繊細な日本文化と亞熱帶気候の台湾式の情熱との中間には著しい文化の相違があり、彼女達が被災地でのボランティア活動を通じて、その距離を縮めたようだ。
中村瓊珠は、最初心配し反対だった夫から「日本人のためにボランティアをしてくれたので、日本人の僕は頭が上がらない」と励ましの言葉を言ってくれた。その後、夫の中村省吾も慈済ボランティアとなり、今回も同行しており、運転手と総務の役割を担当しました。
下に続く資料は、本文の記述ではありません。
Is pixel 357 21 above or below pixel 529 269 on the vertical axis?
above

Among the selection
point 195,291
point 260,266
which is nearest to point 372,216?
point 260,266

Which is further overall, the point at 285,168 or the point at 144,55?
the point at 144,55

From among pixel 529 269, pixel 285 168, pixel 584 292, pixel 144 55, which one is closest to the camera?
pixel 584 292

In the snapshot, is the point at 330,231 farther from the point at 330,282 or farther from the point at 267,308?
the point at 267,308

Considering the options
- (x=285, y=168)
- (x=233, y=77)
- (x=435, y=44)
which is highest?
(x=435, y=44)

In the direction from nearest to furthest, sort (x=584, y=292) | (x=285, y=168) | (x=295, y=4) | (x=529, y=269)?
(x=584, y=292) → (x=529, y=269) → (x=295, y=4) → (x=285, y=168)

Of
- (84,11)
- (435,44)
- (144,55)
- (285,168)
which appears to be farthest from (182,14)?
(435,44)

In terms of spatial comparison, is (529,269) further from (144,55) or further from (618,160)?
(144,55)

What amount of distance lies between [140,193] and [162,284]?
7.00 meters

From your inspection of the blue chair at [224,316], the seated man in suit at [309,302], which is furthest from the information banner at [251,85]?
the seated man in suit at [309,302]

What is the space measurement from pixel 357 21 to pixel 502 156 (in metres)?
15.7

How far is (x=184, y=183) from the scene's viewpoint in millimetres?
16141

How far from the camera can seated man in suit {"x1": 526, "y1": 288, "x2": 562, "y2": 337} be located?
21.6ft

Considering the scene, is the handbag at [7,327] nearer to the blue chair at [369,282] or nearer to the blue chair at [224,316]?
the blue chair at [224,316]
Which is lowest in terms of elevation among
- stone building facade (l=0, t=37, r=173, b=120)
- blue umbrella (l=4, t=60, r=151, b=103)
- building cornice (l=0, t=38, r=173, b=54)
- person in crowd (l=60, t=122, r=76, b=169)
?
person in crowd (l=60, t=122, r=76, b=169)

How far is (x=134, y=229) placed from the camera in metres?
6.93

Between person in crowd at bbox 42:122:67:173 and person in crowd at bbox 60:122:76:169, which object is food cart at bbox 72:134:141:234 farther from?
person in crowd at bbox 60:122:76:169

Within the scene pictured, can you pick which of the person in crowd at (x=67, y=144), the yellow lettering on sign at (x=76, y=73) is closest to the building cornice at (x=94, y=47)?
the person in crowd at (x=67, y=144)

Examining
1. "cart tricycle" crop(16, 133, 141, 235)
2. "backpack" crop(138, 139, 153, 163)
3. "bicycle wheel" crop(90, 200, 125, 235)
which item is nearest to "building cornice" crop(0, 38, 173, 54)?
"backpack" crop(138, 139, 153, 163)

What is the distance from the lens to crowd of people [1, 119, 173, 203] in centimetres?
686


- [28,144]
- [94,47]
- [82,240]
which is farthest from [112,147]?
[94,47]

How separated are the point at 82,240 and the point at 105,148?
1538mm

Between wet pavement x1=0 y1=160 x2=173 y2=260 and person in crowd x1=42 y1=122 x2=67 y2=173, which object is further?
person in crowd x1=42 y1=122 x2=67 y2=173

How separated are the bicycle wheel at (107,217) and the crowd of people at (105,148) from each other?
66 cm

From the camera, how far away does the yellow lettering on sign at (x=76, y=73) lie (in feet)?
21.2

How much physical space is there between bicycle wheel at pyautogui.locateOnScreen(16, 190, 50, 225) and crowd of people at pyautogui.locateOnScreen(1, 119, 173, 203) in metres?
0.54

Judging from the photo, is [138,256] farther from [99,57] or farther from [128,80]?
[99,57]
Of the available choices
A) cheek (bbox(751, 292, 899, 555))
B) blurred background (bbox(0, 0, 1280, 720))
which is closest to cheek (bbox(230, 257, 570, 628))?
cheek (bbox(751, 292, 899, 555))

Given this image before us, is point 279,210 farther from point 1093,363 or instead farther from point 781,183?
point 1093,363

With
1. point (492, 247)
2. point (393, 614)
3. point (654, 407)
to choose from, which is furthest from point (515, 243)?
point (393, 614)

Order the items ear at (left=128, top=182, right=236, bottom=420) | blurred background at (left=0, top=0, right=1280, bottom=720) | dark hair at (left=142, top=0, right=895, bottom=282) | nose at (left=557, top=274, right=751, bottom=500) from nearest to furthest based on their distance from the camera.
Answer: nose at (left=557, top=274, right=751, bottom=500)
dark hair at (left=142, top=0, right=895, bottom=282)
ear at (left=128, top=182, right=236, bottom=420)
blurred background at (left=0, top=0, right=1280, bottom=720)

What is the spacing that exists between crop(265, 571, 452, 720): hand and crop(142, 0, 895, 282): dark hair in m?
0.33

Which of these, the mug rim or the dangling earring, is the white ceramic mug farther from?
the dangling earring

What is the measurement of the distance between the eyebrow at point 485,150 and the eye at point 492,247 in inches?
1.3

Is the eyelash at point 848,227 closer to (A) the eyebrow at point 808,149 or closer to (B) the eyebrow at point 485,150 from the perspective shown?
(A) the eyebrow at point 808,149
熊本地方は連日の悪天候にも関わらず、夜六時までずっと炊き出しをした。被災者のその一言で全ての疲れが吹き飛んだ。

東惠莉は今回の団体生活の中で、包容することを学んだ。マッサージに心得がある彼女は積極的に被災者をマッサージして疲れを取った。そして年配者にマッサージを教えた。孫素秋はボランティアたちの姿をカメラに納めた。それと同時に、茫然自失の被災者を目にして心を痛めた。
色白の林美青は今回が初の被災地でのボランティアだった、「今までが幸せで、ベッドがないと眠れなかった。やっと人間の寝る場所は三尺ほどの大きさで十分というのが理解できた。被災地の年配者が避難所で待っている姿を見て、心で寄り添うことしかできず、両手で年配者の手をしっかり握りしめようとした」と話した。

「日本人に嫁いでくれてありがとう」という被災者のその一言に彼女達は涙が熱くなった。何日も風雨の中で炉の火をともし続けたことは、まるでこの答えを待っていたかのようで、それは、人生の答えのようでもあった。